Ending the series (was Dept. of Mysteries, "Love" room.)

madorganization alishak at spu.edu
Fri Jun 10 20:18:10 UTC 2005


No: HPFGUIDX 130446

> > JKR may be able to tell her story without having Harry die.  
That 
> > would work.  It would also work to have Harry die to show that 
> > sacrifice is sometimes necessary for victory.  I do think, 
however, 
> > that even if Harry lives, it won't be the happy ending most 
children 
> > are expecting.  If JKR is to make this story believable and 
real, 
> > then Harry will never be the same again.  We won't ever see that 
> > happy, healthy boy we met on the train to Hogwart's.  To bring 
in a 
> > similar story, he'd have to be like Frodo, broken by his 
> > experience.  
> 
> Gerry
> 
> The problem I have with these kind of theories is that people who
> support them don't look at the stories themselves. You cannot take 
the
> ending out of the stories and make a general point. 
> 
> The ending is good and fitting, because *it fits the story* not
> because this is what people supposedly need to hear. Harry is not
> Frodo. LoTR is not HP. Frodo starts out as a normal, happy hobbit,
> part of the shire who during the books gets more and more isolated
> because of his experiences.

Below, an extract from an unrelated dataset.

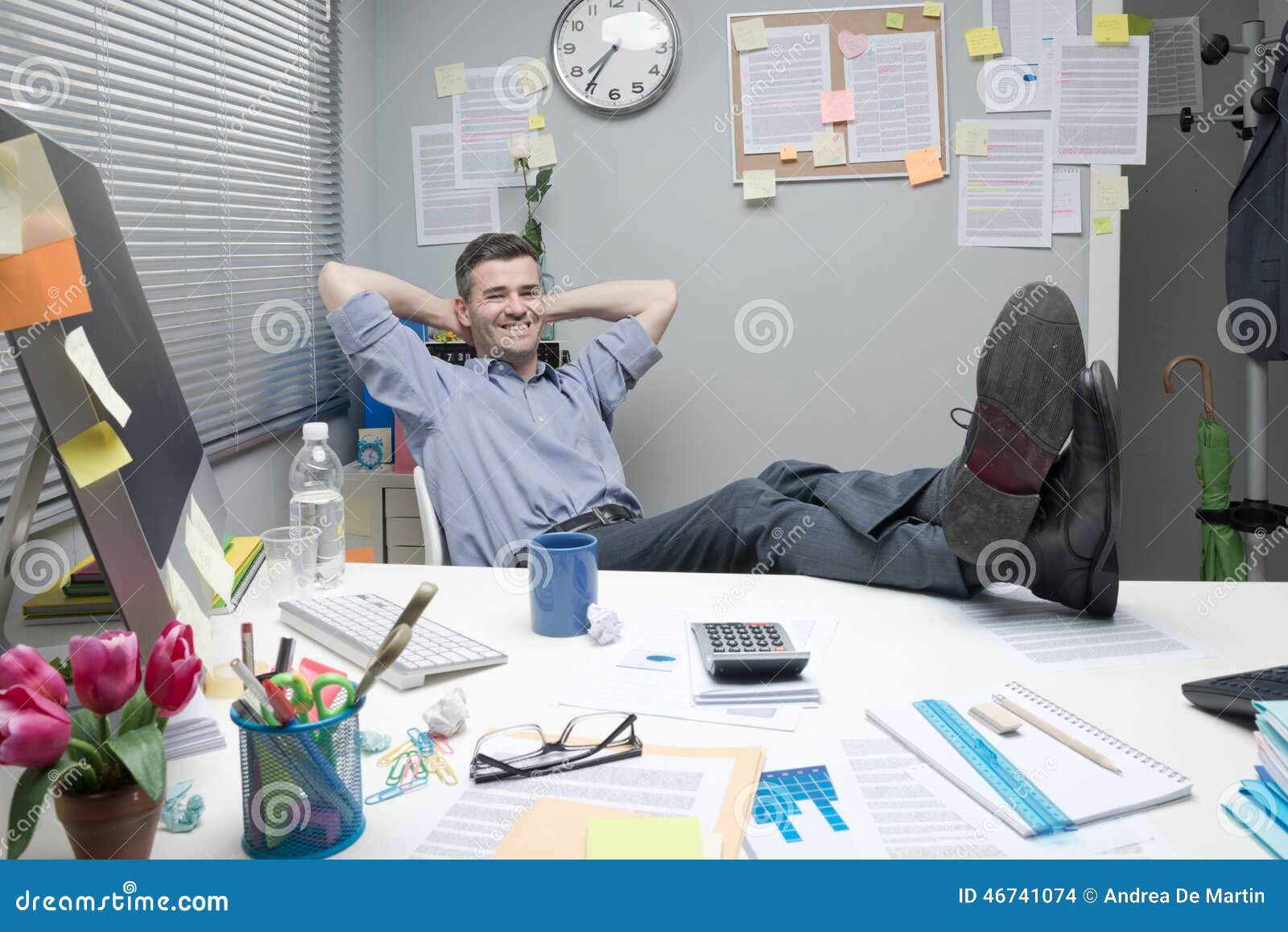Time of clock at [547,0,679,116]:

This trend starts at Weathertop where 
he
> is hit by the Nazgul sword and continues throughout the novels. 
That
> Frodo cannot settle in the Shire is completely logical. You can 
see it
> coming halfway through the story and even before. Sam, Pippin and
> Merry, who also have quite a bit of nasty experiences can fit in
> though. Not in the same way as before they went, they changed a 
great
> deal. But they are actually better for it. 
> 
> Harry starts out completely isolated, and as Laura pointed out, 
what
> he learns in the story is connecting, healing himself. Now if JKR
> would go for the Frodo ending, she would need to make Harry 
disconnect
> himself from his friends and the WW pretty quickly to make it
> believable. I don't think it likely though. In OoP he was at his 
most
> disconnected, had the terrible experience of Sirus dying, and in 
what
> way the book ends: In him connecting with Luna, both sharing the
> experience of having a loved on die. 
> 
> To paraphrase Laura: Lord of the Rings is already written, just as
> Narnia, Hamlet or the bible and I really do not think JKR needs to
> imitate others to make a believable ending to the story. 
> 
> Gerry


Alisha:
As I mentioned in response to Laura's post, I'm not at all arguing 
that JKR needs to end the book this way.  I'm just saying that it 
shouldn't be written off as unbelievable or inappropriate.  I don't 
think that Harry will end up /exactly/ like Frodo, I was merely 
using him as an example of the style of ending that we could have, 
where Harry has to lose /something/ (as Frodo had to lose the Shire 
to save it for others) in order to achieve final victory, something 
really important to him, possibly, though not necesarrily, his life.

-Alisha: who didn't realize she was opening such a big can of worms 
by suggesting we all keep our minds open to differing possibilities.